Hay imágenes que sí valen más que mil palabras. En las más recientes, están las de la Ertzaintza cumpliendo con la legalidad, cerrando y precintando las sedes de Batasuna. También el escaso eco de las llamadas de los ya etarras –el auto de Garzón es claro al señalar la total identidad entre Batasuna y Eta– a la defensa de sus sedes: unas pocas decenas, arropando a sus dirigentes, quienes, curiosamente, todavía están en la calle y dando ruedas de prensa.

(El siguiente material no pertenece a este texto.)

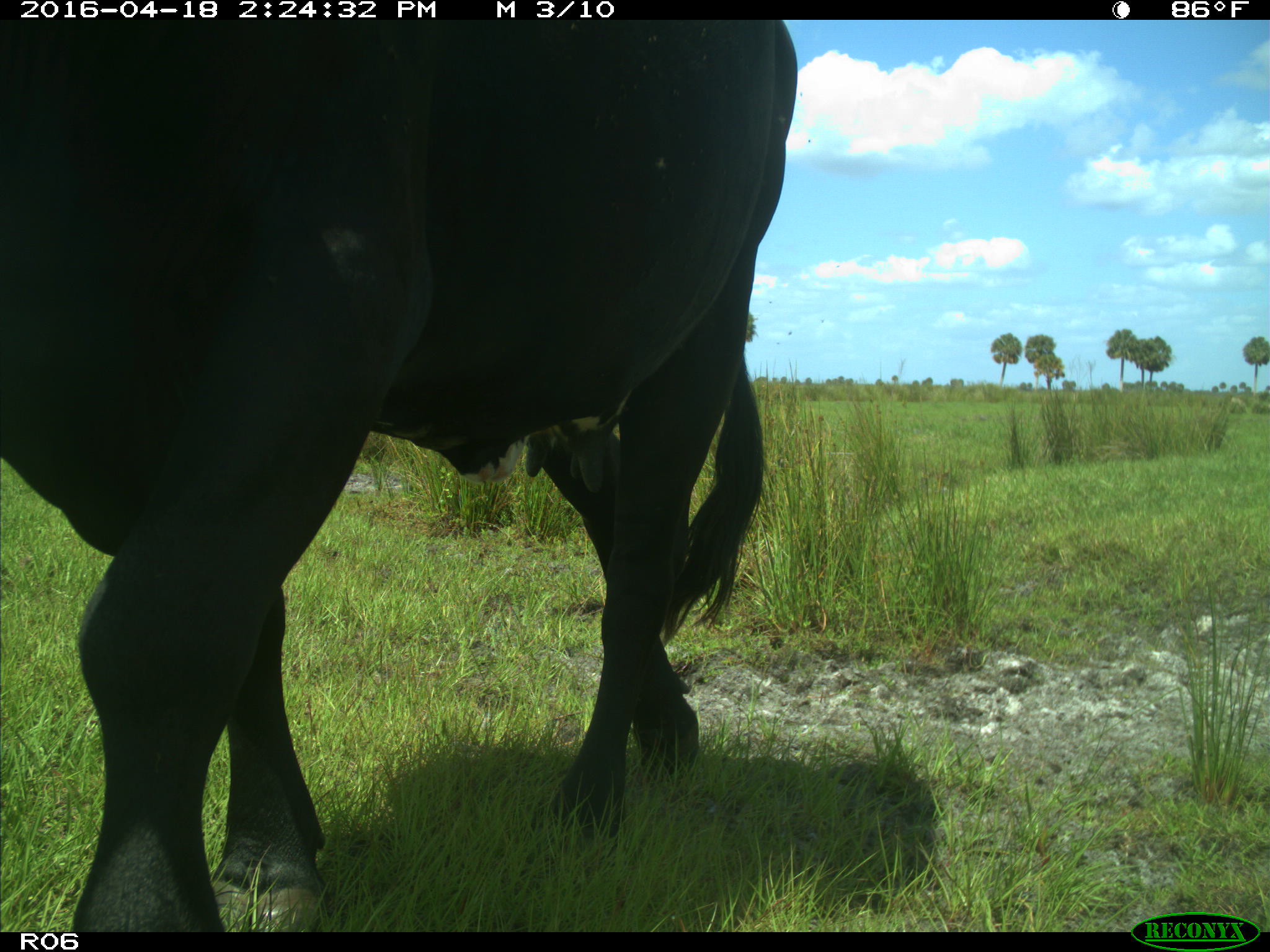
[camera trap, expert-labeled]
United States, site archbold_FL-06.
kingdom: Animalia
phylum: Chordata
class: Mammalia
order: Artiodactyla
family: Bovidae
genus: Bos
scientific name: Bos taurus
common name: domestic cow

El resumen más claro es que sin pistolas no son nadie. Sin matar, como cobardes, por la espalda, sin accionar a distancia el explosivo del coche-bomba, los batasunos no son nadie. Se alimentan del miedo y medran gracias a él, pero ante la fortaleza son tigres de papel mojado. Darían pena si no fueran presuntos patentes asesinos, que se alegran y festejan las muertes de víctimas inocentes, incluidas niñas de seis años, sorprendidas mientras bailan el Aserejé.

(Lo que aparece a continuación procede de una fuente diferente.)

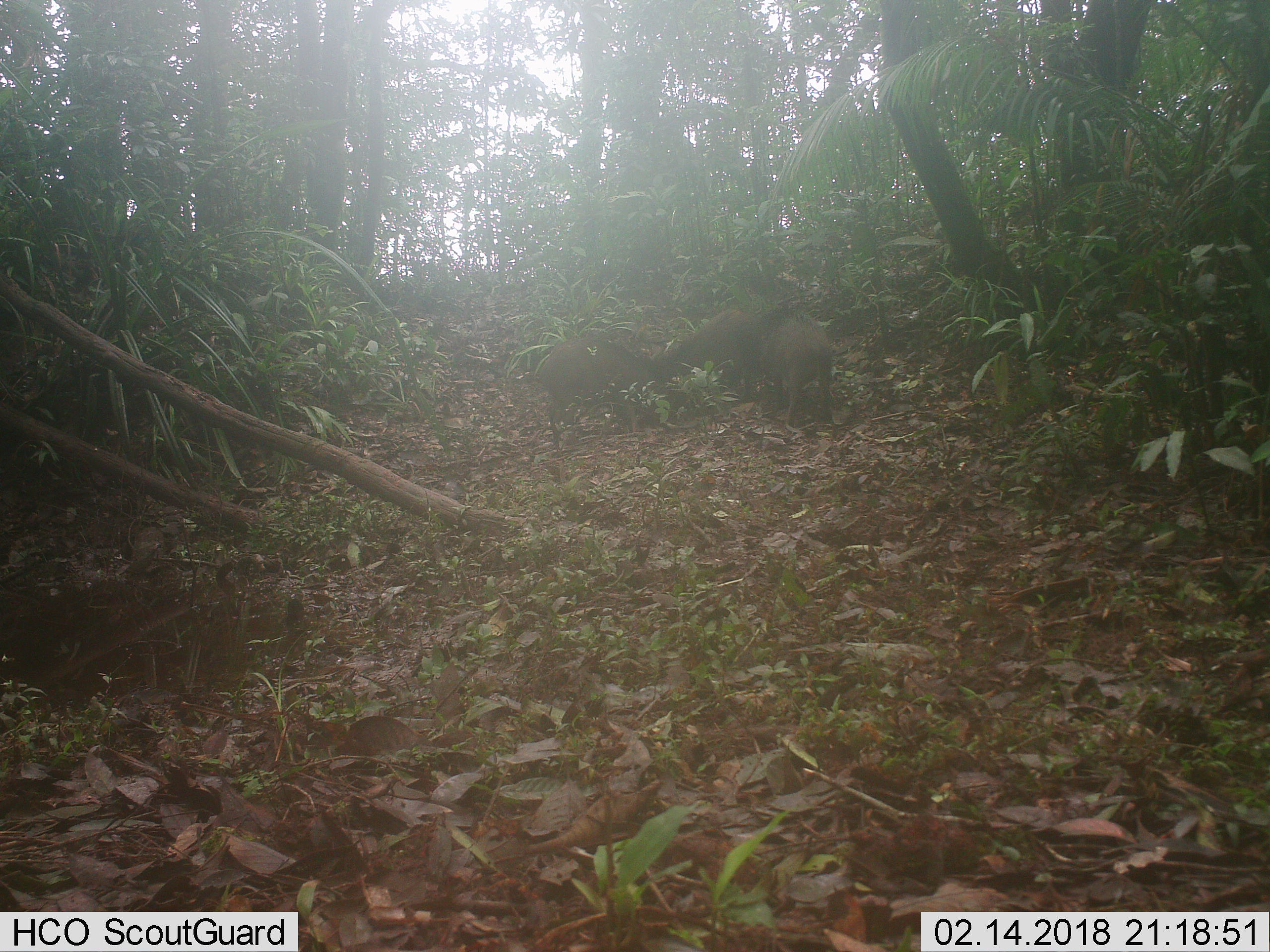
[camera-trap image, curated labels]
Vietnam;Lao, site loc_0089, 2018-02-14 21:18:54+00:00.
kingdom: Animalia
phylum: Chordata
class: Mammalia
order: Artiodactyla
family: Suidae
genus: Sus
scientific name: Sus scrofa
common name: eurasian wild pig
Eurasian wild pig (Sus scrofa). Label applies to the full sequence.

Es la insoportable levedad de Otegi y los matones verbales de Batasuna lo que queda en la retina como resumen de estos días, cuando se ilegalizó a Batasuna con una normalidad que quizás rompan los etarras, pero que en sí no ha revestido más importancia que desalojar a unos cuantos okupas de la democracia.
Ante la prudencia y la fortaleza del Estado de Derecho, no son nadie. Piltrafillas.